FRANKFURT/DUESSELDORF, Germany (Reuters) - Heinrich Hiesinger’s position as Thyssenkrupp’s CEO is more precarious than it has ever been as he prepares to unveil a new strategy to placate impatient investors, including Cevian and Elliott, people familiar with the matter said.
A 10 percent gain in the industrial group’s share price on news that hedge fund Elliott was taking a stake on Tuesday, the biggest single-day gain in almost a decade, laid bare the dwindling faith investors have in Hiesinger to turn the group around.
Elliott’s engagement comes as investors’ patience is thinly stretched over the length of time it is taking Hiesinger to divest the group’s legacy steel business into a joint venture, a move aimed at revealing the value of Thyssenkrupp’s higher-tech businesses.
The investment, just weeks before a planned strategy refinement expected in July, may also provide a wedge to force through a radical overhaul of Thyssenkrupp - with or without Hiesinger.
“Hiesinger’s days are numbered if there is no 180-degree turnaround with regard to the strategy,” said a banking source familiar with the company, adding Thyssenkrupp’s portfolio offered numerous ways for potential restructuring.
JP Morgan, in a note, said scepticism over management’s ability to turn around the capital goods business, which will form Thyssenkrupp’s core after its exit from steel, was a key reason why the group’s shares have underperformed.
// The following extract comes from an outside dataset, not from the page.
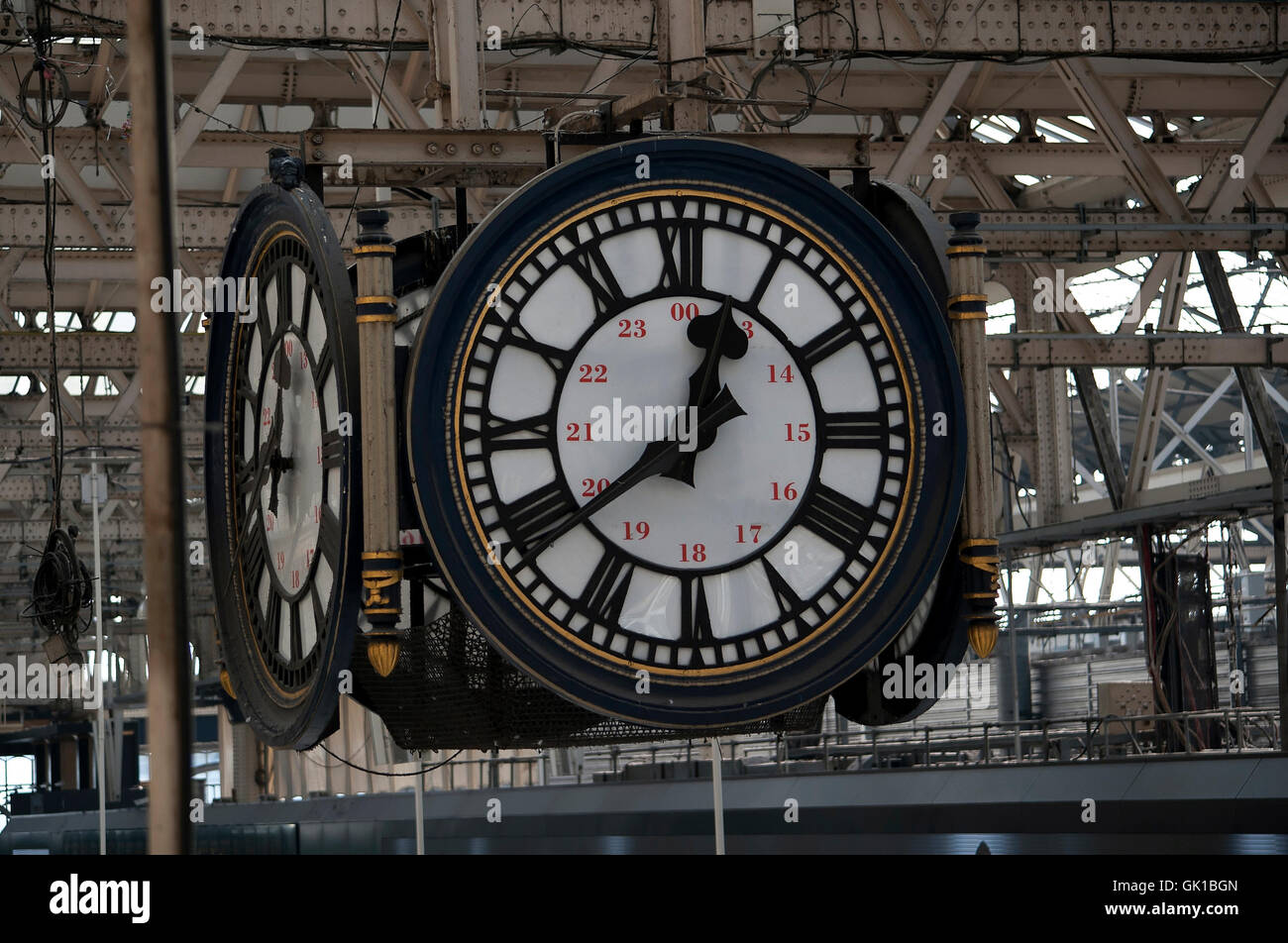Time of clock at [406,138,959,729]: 12:38
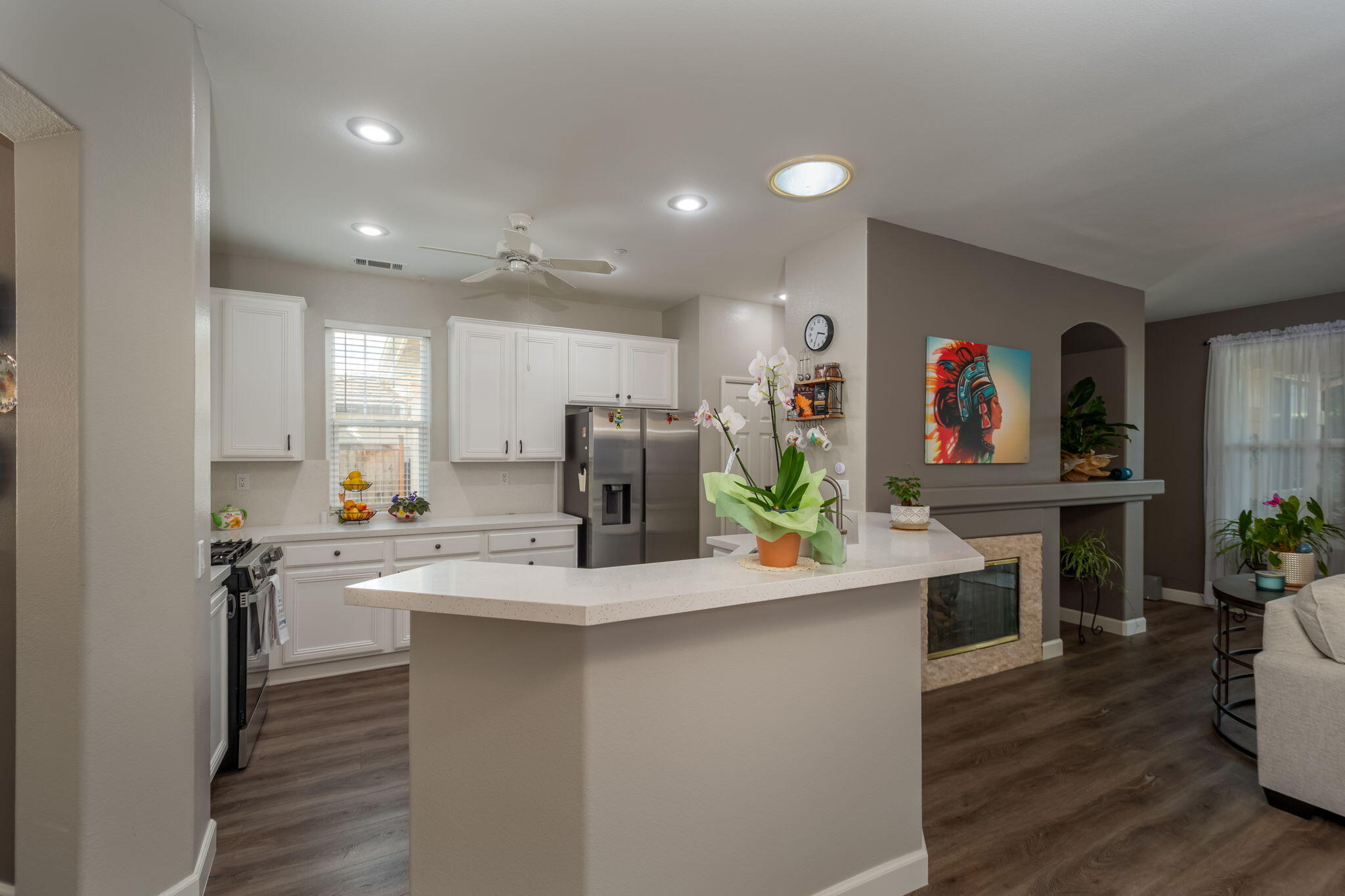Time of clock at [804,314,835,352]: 3:34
Since the steel joint venture was first announced in September, shares in Thyssenkrupp have lost about 9 percent, compared with a 3-percent rise in the German blue-chip DAX index.
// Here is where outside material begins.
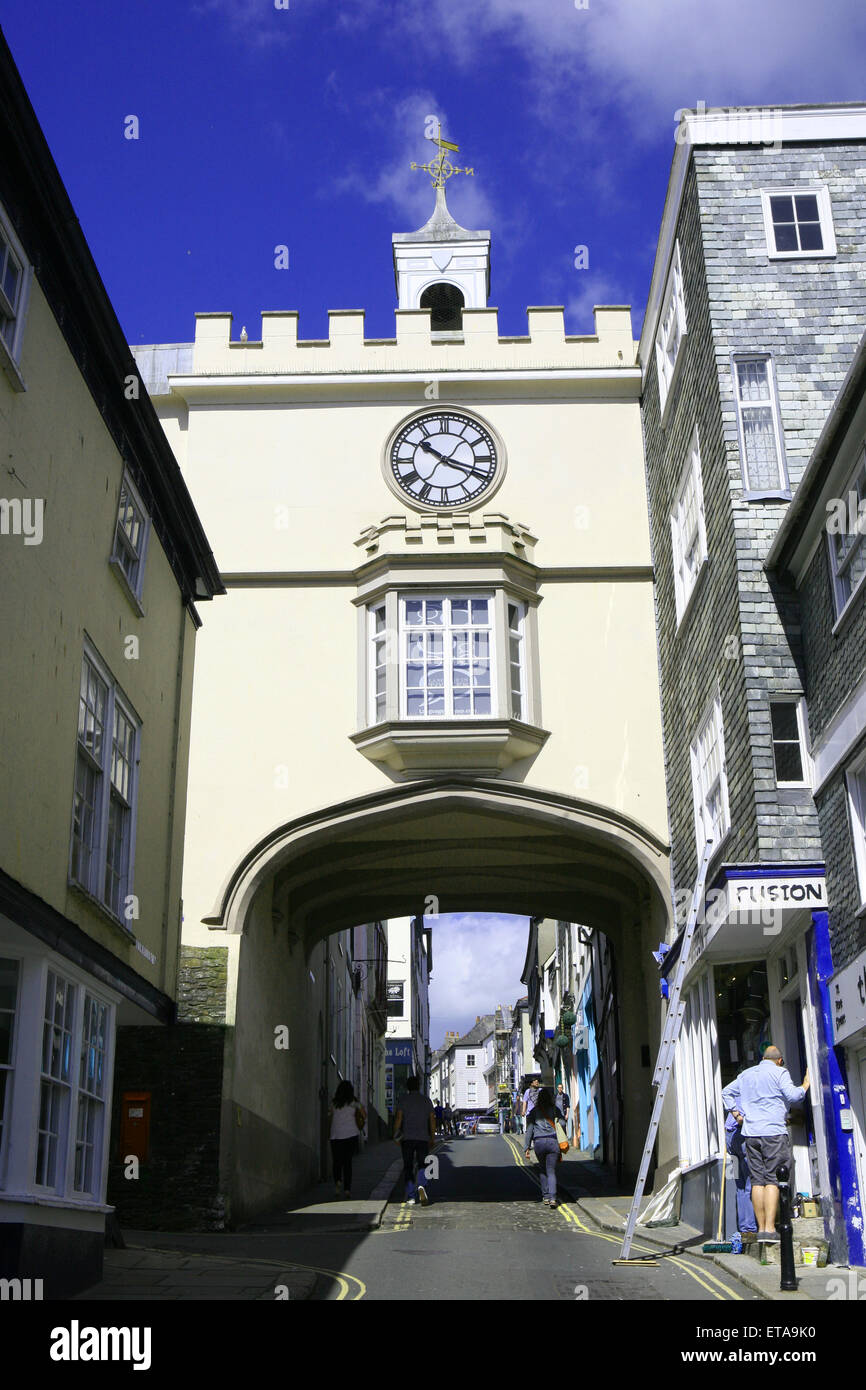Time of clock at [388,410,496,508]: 10:18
Some investors, most notably Sweden’s Cevian, which holds about 18 percent of the group, have called for a break-up of Thyssenkrupp’s complex conglomerate structure, arguing that it puts a heavy discount on the stock.
With Elliott’s involvement, this effort could gain momentum and solve what analysts at Jefferies have described as Thyssenkrupp’s “identity crisis”, people familiar with the matter said.
Hiesinger, who remains opposed to a break-up, can still count on the support of Ulrich Lehner, Thyssenkrupp’s supervisory board chairman, who has publicly defended the CEO and his strategy.
In the job since 2011, Hiesinger is highly respected inside the company, having reduced Thyssenkrupp’s exposure to the struggling steel sector, slashed debt and strengthened the group’s elevator and car parts businesses.
Replacing Hiesinger, who turns 58 on Friday, against Lehner’s will is seen as unlikely. Hiesinger’s and Lehner’s contracts both run until 2020.
Thyssenkrupp, Elliott and Cevian all declined to comment.